Known as the frightening and extremely rare genetic disease that literally destroys your whole nervous system, Tay Sachs Disease typically shows up due to the enzyme beta-hexosaminidase A is absent in the body. Any person afflicted by Tay Sachs Disease experience a malfunction of their brain cells because the body accumulates fatty compounds in the brain cells and in the tissues. The mental capacity and overall growth of the patient is the area that is mostly affected.

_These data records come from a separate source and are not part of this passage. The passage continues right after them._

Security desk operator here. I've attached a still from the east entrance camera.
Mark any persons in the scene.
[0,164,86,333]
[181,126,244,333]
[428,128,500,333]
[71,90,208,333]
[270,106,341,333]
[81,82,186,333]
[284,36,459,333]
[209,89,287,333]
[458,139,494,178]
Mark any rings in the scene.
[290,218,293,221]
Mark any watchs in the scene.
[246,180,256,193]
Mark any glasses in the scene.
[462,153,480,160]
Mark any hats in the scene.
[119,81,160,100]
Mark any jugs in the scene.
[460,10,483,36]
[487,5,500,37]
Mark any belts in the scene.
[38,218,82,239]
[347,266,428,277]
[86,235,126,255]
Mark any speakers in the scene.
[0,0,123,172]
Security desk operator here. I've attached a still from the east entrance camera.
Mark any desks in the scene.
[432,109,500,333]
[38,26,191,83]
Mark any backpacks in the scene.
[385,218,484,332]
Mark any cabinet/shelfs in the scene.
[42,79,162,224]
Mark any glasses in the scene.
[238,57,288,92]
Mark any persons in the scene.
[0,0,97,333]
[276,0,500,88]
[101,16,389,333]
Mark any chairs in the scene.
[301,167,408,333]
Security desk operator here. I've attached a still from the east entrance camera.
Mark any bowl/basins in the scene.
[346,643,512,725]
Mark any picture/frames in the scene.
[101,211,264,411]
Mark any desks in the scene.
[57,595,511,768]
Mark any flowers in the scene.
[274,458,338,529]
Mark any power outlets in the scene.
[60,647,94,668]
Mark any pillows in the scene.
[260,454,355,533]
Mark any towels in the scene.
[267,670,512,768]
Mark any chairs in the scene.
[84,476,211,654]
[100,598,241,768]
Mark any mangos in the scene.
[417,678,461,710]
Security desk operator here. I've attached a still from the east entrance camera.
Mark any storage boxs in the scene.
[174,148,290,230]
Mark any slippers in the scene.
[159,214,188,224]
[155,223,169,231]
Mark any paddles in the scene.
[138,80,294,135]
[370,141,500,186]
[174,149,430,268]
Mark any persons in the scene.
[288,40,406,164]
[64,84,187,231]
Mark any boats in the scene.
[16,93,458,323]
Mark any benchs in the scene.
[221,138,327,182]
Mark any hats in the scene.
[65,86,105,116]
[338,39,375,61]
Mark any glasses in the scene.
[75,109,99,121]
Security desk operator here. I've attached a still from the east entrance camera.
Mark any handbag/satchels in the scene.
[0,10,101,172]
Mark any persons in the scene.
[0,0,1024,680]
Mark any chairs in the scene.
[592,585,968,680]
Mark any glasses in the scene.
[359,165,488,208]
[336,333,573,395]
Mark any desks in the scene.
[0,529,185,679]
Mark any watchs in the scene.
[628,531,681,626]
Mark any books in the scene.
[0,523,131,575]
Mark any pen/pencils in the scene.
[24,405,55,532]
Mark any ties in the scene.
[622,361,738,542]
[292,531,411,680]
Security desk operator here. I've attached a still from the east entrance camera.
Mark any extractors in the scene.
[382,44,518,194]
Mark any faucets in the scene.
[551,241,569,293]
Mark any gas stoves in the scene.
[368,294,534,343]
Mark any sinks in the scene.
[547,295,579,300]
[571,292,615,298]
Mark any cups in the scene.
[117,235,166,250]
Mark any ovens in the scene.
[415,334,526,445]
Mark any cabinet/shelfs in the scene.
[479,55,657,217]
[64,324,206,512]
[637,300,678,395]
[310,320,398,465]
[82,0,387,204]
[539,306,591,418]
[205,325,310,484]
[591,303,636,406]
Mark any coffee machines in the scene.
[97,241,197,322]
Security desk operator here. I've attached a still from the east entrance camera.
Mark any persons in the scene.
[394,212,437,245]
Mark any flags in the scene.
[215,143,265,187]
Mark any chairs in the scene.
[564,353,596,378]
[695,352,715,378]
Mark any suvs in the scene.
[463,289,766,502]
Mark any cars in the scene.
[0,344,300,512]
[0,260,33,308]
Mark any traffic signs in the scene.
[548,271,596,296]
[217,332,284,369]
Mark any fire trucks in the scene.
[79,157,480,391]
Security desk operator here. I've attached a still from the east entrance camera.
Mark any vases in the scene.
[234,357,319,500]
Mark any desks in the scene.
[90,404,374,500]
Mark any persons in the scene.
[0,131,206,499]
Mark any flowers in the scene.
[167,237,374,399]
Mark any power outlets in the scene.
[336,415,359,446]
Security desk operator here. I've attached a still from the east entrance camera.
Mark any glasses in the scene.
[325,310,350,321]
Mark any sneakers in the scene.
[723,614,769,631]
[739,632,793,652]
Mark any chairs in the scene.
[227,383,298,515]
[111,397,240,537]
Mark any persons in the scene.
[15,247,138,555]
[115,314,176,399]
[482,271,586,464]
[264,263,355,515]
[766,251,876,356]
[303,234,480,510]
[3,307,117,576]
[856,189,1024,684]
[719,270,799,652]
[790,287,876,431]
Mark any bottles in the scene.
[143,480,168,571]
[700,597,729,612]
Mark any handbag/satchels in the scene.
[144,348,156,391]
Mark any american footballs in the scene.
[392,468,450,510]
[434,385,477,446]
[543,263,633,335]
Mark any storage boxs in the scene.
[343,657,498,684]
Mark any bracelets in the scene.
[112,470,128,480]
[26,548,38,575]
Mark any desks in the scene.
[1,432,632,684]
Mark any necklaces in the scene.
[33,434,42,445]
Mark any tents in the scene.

Something else you need to know is that Individuals suffering from this debilitating disease eventually become deaf and blind. What’s more, patients experience face muscle atrophy that will in time cause paralysis. Because Tay Sachs Disease is a genetic disorder, it can only be inherited from either their our mother or father. This genetic disorder impacts a child from the moment they are born. Symptoms can lie dormant for up to seven months. You may notice muscle twitches during that period. From birth until around a year old, babies tend to suffer a break down in motor skills.
As time passes, Tay Sachs Disease becomes more and more intense resulting in vision and hearing loss. There is no known cure or effective treatments for Tay Sachs Disease. The only course of action to try and make the patient as comfortable as possible by minimizing the symptoms with prescription medicine. Certain meds are able to greatly reduce pain and cut down on muscle twitching. Family support is critical for individuals entering into the late stages of the disease. Getting genetic counseling is highly recommended for Tay-Sachs patients who are planning to get married or considering becoming parent.